Studi kasus dalam koleksi ini mencakup setidaknya dua di mana pengaruh eksternal
signifikan, walaupun dengan cara yang berbeda: Nepal dan Timor Leste. Dalam sisa
penelitian, pengaruh eksternal lebih bisu dan biasanya tidak langsung. Sampel yang relatif
kecil ini tidak dapat memberikan dasar yang dapat diandalkan untuk generalisasi di seluruh
wilayah secara keseluruhan. Contoh yang termasuk, misalnya, jumlah yang lebih besar dari
Negara-negara Pasifik, atau pengalaman membuat konstitusi selama periode yang lebih lama,
mungkin menunjuk ke arah yang berbeda. Namun demikian, kecenderungan untuk menolak
pengaruh eksternal dalam pembuatan konstitusi akan ditunjukkan oleh sampel yang lebih
besar dari negara-negara di Asia kontemporer, paling tidak karena tidak adanya pengaturan
regional yang terintegrasi secara mendalam.
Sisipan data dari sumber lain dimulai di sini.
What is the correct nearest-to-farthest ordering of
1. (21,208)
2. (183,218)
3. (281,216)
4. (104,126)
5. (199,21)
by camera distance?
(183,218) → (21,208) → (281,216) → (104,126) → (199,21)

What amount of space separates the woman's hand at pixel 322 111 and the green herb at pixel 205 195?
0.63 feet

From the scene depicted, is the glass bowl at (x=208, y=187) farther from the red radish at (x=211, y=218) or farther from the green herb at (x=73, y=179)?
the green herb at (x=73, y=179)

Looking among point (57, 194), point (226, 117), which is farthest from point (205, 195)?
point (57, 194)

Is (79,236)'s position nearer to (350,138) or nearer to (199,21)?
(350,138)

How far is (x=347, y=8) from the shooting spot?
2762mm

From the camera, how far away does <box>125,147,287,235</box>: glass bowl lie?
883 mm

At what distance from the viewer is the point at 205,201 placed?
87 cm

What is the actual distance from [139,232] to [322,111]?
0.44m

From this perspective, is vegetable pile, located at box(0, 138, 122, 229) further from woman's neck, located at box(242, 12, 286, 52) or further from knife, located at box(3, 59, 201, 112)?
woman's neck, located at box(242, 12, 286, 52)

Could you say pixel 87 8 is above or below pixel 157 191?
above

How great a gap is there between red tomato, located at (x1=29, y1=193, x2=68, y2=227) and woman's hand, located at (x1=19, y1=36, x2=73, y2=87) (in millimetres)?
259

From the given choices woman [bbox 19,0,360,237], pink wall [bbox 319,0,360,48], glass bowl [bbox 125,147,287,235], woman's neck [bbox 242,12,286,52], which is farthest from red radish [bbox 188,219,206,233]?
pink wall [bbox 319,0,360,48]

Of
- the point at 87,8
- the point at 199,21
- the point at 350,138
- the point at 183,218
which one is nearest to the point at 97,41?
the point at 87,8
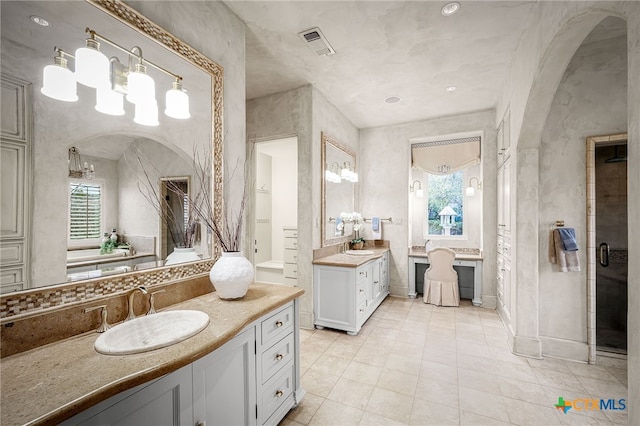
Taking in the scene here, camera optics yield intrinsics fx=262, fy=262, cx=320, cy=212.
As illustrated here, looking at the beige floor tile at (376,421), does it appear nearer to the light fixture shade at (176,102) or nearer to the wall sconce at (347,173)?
the light fixture shade at (176,102)

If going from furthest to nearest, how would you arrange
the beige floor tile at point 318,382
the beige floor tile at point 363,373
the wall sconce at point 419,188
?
the wall sconce at point 419,188, the beige floor tile at point 363,373, the beige floor tile at point 318,382

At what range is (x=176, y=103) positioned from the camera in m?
1.58

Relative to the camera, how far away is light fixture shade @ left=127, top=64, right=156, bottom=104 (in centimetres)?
137

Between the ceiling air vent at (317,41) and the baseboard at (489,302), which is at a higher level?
the ceiling air vent at (317,41)

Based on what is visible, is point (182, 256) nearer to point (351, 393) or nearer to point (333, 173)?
point (351, 393)

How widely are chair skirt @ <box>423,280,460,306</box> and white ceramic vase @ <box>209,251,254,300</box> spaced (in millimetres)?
3449

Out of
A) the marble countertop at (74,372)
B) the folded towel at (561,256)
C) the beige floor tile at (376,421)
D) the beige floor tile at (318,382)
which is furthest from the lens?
the folded towel at (561,256)

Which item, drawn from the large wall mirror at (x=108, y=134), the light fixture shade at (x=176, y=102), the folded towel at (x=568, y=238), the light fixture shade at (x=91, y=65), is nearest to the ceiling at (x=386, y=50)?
the large wall mirror at (x=108, y=134)

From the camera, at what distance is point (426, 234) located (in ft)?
16.4

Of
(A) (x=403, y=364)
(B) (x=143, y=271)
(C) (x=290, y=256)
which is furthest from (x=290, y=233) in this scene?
(B) (x=143, y=271)

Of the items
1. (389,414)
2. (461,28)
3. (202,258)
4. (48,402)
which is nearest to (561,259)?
(389,414)

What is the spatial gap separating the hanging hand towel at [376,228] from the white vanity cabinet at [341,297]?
141 cm

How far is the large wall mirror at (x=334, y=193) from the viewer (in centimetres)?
360

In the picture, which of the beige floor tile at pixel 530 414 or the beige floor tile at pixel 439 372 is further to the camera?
the beige floor tile at pixel 439 372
Dalam pengantar ini, saya telah berusaha untuk menyarankan bahwa keseimbangan
antara lokal dan global dalam studi kasus ini adalah produktif wawasan lebih lanjut, yang
pantas untuk direfleksikan. Baik pengaruh eksternal yang berkelanjutan, seperti di Nepal
maupun ketidakhadirannya, seperti dalam, misalnya, Sri Lanka, mengarah pada konstitusi
yang lebih baik, namun kualitas ini dapat dinilai. Hasil yang sukses tergantung pada faktor-
faktor lain, banyak di antaranya bersifat lokal, tetapi beberapa di antaranya bersifat global.
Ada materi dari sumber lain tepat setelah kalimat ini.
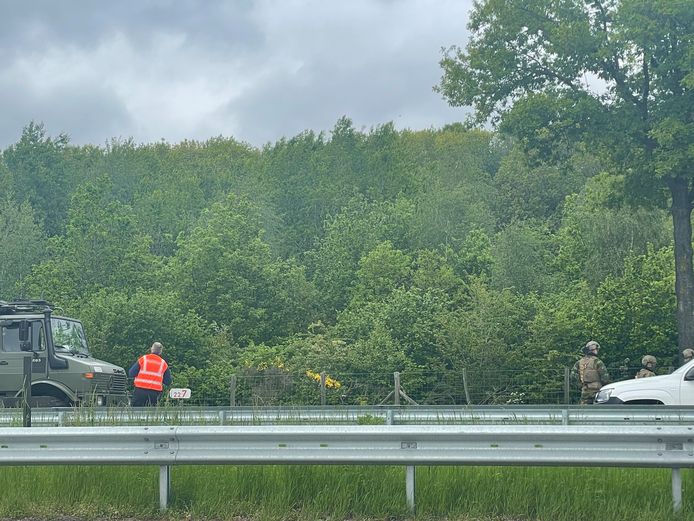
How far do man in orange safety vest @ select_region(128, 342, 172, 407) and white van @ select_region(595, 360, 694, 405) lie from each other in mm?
6925

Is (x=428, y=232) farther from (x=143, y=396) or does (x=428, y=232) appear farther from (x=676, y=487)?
(x=676, y=487)

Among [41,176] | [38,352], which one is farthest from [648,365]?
[41,176]

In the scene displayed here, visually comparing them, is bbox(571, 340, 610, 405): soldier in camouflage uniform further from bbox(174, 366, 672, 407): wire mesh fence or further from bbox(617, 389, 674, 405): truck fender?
bbox(174, 366, 672, 407): wire mesh fence

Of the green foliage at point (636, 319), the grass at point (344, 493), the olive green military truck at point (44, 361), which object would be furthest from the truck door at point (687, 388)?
the green foliage at point (636, 319)

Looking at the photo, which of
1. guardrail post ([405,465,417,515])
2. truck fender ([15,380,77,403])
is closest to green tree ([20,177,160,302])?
truck fender ([15,380,77,403])

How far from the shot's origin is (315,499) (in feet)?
29.3

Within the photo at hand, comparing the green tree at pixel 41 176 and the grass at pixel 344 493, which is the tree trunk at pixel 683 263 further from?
the green tree at pixel 41 176

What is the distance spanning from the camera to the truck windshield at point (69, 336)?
22250 mm

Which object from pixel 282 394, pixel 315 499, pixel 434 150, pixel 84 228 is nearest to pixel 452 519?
pixel 315 499

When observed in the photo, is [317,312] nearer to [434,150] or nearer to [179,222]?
[179,222]

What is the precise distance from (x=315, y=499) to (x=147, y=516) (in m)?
1.25

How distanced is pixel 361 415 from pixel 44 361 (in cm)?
1009

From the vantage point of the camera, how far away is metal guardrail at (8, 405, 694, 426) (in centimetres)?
1188

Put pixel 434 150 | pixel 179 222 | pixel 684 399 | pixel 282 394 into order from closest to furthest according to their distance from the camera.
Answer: pixel 684 399, pixel 282 394, pixel 179 222, pixel 434 150
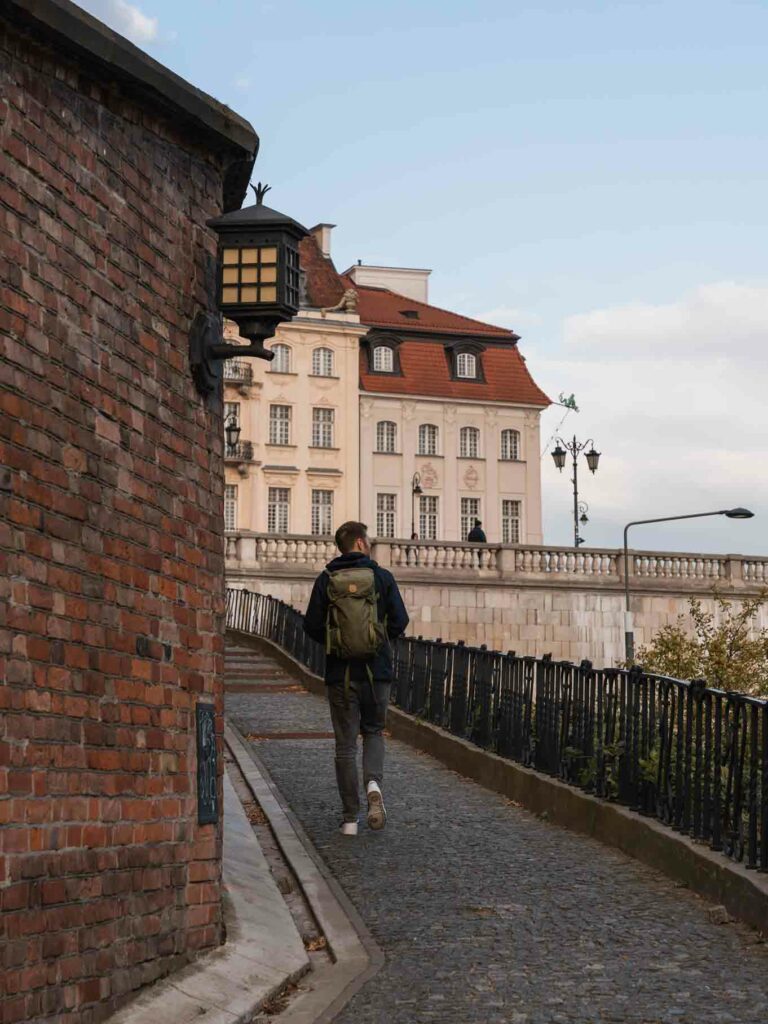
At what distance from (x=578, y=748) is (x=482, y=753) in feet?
9.11

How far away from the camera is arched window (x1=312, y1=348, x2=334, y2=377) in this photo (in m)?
71.9

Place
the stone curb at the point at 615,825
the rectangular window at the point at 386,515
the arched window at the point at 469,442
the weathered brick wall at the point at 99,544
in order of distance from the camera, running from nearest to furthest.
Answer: the weathered brick wall at the point at 99,544
the stone curb at the point at 615,825
the rectangular window at the point at 386,515
the arched window at the point at 469,442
Pengaruh eksternal dapat menjadi sangat penting bagi proyek pembuatan konstitusi dalam
berbagai cara. Namun ada batas-batas di mana pengaruh eksternal kontraproduktif. Di luar
batas-batas ini, aktor lokal perlu naik ke kesempatan yang tidak biasa bahwa perubahan
konstitusi mewakili, untuk mengambil tanggung jawab untuk proses inklusif yang sesuai,
hasil yang memenuhi kebutuhan masyarakat nasional, dipahami secara luas, dan
implementasi efektif persyaratan konstitusi baru.